• Passage to read:
How to Use Amazon Negative Keywords Effectively

How to Use Amazon Negative Keywords Effectively

Today we’re going to be discussing one of the most commonly overlooked features in all of Amazon PPC: negative keywords.

Let’s start off with this: What the heck are negative keywords?

For Amazon, negative keywords are a feature in that give you the option to exclude specific search terms shoppers type into Amazon’s search bar from making your ads appear.

Let’s say you’re selling chef knives on Amazon and you’re bidding for the phrase keyword “chef knife”. As the keyword is in the ‘phrase match’ type, and as long as it’s included somewhere in the shoppers search query, your ad can be entered into the auction and shown to that shopper. 

Your German chef knife could appear even if a customer searches for something like “Japanese chef knife”. Since your keyword phrase is included in their search.

In this example, it may be a good idea to add “Japanese” as a negative phrase keyword so that any customer who includes the word “Japanese” in their search, won’t be matched with your German chef knives.

We do this because shoppers specifically looking for Japanese knives may be unlikely to buy our German-made ones, and in many cases we’ll have data to support this assertion before adding the negatives.

This is a very common issue businesses on Amazon run into, but many just end up ignoring this problem and continue to waste their ad spend.

Negative keywords are a great way to exclude the irrelevant shoppers from seeing your ads. Remember, the idea is to pay for clicks from shoppers who are the most likely to buy your products.

Before we dive any deeper into the details of Amazon negative keywords, it’s important to have a solid understanding of the 3 different keyword match types on Amazon

PPC 101: Keyword Match Types

On the Amazon Sponsored Ads platform we have broad, phrase, and exact match types. Keyword match types are extremely important to understand in PPC because they determine how you’re targeting the search queries entered by shoppers and the type of audience your ads will be delivered to. 

If you don’t know how best to structure your campaigns to guide Amazon’s algorithm towards showing your ads to the right shoppers, how do you expect it to match your product to your ideal customer?

Let’s quickly get a better understanding of the different match types to make more sense out of this.

To explain how match types function, the example we’re going to use here is the keyword “nose trimmer”. We’re going to discuss the different keyword types possible: exact, phrase, and broad. So if we add the keyword “nose trimmer” as exact match, we’re only going to be appearing for things like:

  • Nose trimmer
  • Nose trimmers (plurals are included)

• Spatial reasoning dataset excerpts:
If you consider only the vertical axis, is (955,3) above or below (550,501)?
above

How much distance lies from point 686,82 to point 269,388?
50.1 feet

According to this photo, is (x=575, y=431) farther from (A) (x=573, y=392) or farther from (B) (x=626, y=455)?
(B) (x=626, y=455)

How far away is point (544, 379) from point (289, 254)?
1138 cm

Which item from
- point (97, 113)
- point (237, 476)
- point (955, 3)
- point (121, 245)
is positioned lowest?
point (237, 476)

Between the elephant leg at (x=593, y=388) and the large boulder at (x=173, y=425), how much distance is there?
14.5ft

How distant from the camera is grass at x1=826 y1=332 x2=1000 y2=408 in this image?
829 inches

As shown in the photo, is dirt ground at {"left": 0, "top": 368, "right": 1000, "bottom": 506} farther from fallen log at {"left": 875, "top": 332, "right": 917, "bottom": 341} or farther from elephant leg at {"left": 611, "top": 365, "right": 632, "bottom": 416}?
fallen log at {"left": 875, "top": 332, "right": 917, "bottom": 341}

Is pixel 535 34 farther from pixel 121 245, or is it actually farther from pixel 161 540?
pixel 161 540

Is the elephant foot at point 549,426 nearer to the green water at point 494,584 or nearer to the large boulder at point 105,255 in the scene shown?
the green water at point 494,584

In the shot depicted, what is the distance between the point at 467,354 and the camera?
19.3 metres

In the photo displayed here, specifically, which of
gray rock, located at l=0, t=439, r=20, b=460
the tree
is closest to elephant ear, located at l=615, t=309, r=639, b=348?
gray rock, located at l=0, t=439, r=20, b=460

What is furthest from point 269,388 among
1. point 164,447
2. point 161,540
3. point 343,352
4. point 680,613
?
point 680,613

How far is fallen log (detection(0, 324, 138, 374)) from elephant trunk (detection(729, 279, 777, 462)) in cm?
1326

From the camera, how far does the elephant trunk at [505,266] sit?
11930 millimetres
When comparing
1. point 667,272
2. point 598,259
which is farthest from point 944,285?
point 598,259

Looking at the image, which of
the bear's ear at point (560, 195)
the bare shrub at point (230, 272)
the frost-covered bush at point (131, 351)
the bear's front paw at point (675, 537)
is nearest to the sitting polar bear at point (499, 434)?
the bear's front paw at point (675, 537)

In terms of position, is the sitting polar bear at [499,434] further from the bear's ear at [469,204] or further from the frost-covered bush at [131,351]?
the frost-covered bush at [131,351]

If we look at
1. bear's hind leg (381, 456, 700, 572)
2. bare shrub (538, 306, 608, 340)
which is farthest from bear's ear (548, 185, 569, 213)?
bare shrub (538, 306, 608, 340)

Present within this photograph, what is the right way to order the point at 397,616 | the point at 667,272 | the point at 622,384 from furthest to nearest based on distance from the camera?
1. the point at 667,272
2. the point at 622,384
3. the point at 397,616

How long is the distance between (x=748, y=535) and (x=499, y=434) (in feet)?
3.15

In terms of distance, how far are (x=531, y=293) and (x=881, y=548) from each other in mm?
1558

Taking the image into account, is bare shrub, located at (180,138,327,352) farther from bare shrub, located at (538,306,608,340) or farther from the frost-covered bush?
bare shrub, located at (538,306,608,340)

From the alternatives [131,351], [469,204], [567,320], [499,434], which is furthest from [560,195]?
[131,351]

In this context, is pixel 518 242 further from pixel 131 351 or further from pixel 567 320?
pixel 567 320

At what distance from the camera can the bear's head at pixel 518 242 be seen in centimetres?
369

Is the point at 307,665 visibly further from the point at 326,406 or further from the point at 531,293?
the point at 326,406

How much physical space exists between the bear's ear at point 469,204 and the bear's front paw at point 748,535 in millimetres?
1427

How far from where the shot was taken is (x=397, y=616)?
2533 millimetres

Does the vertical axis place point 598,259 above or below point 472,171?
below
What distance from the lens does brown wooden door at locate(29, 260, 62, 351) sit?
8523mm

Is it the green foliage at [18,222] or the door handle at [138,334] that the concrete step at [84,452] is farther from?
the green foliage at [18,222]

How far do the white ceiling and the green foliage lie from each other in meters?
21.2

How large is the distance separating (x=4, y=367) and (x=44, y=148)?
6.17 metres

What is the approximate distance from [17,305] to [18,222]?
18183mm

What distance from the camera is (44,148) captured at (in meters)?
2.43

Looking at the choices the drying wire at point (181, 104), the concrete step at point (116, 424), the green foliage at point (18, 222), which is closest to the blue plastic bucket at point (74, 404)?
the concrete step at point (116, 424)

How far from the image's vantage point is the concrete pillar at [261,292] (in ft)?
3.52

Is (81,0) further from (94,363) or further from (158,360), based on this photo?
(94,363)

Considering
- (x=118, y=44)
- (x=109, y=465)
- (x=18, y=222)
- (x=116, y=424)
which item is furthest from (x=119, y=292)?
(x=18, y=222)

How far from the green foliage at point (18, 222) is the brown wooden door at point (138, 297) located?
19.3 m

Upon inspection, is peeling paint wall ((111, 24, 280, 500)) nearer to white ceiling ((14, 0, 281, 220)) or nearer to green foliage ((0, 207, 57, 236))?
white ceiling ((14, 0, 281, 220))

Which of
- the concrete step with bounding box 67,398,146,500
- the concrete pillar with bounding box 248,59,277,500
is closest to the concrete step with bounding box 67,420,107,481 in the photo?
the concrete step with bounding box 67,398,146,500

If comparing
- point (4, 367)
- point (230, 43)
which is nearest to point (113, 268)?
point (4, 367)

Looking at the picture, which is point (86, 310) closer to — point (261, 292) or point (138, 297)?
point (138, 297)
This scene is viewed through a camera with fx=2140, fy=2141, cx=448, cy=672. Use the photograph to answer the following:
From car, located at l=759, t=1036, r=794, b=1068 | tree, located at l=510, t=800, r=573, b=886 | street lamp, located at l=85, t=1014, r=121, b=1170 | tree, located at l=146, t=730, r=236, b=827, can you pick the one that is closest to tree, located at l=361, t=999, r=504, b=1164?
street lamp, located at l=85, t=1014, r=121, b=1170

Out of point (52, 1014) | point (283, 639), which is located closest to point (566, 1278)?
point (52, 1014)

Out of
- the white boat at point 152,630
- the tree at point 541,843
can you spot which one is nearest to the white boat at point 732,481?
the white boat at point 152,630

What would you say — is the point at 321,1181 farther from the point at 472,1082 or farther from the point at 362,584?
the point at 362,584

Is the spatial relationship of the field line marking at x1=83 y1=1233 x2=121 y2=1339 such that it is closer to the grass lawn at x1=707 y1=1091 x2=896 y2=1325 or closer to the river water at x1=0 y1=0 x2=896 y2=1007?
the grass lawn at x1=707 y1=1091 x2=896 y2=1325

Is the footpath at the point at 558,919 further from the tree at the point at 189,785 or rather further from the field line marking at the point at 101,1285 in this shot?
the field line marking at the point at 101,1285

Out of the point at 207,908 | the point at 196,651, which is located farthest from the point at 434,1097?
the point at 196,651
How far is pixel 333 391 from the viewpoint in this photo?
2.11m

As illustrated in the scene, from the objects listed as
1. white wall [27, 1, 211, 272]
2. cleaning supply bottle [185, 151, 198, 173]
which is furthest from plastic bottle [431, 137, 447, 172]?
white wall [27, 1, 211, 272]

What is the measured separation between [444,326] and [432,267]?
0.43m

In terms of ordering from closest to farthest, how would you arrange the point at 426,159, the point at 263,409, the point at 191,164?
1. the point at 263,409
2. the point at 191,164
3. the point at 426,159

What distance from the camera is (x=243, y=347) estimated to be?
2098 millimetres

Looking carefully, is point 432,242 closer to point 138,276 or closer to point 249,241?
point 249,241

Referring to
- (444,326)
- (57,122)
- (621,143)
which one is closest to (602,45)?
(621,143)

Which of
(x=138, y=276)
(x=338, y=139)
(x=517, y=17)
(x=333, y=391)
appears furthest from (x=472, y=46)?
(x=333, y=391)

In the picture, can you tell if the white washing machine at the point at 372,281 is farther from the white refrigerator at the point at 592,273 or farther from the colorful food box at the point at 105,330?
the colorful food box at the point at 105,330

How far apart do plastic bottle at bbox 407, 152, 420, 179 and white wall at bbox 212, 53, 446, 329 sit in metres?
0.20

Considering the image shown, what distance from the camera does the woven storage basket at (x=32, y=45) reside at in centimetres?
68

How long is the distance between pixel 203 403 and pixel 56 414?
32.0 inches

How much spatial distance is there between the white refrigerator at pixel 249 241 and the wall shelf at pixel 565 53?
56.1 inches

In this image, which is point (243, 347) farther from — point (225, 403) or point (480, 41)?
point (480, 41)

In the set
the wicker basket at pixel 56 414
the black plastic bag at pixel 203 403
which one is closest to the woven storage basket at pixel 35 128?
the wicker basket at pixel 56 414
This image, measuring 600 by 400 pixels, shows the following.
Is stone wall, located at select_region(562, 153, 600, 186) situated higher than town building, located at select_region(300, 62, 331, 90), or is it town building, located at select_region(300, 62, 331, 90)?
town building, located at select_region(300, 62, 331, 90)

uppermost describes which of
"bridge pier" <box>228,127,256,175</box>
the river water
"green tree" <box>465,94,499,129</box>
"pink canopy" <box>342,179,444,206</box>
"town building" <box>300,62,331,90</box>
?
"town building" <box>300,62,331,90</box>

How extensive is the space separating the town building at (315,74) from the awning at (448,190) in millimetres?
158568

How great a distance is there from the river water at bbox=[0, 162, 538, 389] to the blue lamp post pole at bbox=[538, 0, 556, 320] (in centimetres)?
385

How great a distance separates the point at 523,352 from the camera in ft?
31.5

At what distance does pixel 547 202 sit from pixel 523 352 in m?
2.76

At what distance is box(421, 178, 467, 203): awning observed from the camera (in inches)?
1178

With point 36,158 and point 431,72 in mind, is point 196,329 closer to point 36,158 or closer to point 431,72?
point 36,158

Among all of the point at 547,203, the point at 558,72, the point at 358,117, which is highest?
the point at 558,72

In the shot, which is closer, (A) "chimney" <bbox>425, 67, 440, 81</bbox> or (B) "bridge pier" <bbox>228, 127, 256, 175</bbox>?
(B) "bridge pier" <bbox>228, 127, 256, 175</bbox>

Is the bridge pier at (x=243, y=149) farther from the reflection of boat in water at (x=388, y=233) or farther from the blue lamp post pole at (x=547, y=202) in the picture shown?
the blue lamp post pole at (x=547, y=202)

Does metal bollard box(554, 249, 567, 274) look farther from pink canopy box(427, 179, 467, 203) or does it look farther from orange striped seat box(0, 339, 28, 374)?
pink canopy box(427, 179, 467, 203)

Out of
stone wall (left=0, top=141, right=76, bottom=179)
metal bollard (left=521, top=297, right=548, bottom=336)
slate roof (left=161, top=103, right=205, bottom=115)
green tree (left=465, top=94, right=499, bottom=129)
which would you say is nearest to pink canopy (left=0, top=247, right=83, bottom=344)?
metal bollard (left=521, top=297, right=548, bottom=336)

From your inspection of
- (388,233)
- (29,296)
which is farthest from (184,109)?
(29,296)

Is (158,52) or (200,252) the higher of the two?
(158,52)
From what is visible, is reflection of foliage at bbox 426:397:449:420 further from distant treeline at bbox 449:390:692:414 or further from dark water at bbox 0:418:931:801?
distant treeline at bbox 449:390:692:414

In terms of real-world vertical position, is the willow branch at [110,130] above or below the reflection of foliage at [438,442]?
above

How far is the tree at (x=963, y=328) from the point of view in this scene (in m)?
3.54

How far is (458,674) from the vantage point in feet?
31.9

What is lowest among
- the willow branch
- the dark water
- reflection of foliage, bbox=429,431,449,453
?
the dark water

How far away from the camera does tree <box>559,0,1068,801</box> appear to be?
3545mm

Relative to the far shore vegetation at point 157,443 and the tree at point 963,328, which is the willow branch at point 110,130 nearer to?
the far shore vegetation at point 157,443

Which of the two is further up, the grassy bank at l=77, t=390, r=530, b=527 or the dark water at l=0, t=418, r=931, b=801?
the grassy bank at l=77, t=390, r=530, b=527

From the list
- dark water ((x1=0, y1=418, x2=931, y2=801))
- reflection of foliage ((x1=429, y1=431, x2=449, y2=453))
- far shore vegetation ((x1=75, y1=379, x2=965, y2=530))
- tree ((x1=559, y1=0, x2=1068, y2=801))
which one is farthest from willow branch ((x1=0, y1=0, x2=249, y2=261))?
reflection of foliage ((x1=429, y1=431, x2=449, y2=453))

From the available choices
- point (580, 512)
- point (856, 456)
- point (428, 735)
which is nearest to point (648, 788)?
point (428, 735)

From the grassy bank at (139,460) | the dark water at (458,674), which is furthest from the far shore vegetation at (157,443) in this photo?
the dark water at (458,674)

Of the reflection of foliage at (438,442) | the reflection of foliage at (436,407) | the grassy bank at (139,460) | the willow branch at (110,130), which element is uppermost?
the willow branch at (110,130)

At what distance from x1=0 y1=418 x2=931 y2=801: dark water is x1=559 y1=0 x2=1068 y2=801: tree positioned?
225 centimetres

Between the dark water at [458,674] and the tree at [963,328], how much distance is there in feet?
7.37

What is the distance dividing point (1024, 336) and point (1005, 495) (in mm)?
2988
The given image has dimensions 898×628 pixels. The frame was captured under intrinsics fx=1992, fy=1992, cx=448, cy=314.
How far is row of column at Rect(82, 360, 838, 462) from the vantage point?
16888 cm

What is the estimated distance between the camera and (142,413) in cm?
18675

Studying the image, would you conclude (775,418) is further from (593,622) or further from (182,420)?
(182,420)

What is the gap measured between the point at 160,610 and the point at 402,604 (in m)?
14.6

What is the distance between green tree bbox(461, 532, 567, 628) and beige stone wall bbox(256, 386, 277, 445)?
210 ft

• What you need to do:
**A)** In the article on Amazon negative keywords, how would the sentence "Negative keywords are a great way to exclude the irrelevant shoppers from seeing your ads." read in Spanish?
**B)** Could you collect every line of the listing that contains the string "bridge", copying each one in full?

• Problem solutions:
**A)** Las palabras clave negativas son una excelente manera de evitar que los compradores irrelevantes vean tus anuncios.

**B)**
"bridge pier" <box>228,127,256,175</box>
In the shot, which is closer, (A) "chimney" <bbox>425, 67, 440, 81</bbox> or (B) "bridge pier" <bbox>228, 127, 256, 175</bbox>?
(B) "bridge pier" <bbox>228, 127, 256, 175</bbox>
Is the bridge pier at (x=243, y=149) farther from the reflection of boat in water at (x=388, y=233) or farther from the blue lamp post pole at (x=547, y=202) in the picture shown?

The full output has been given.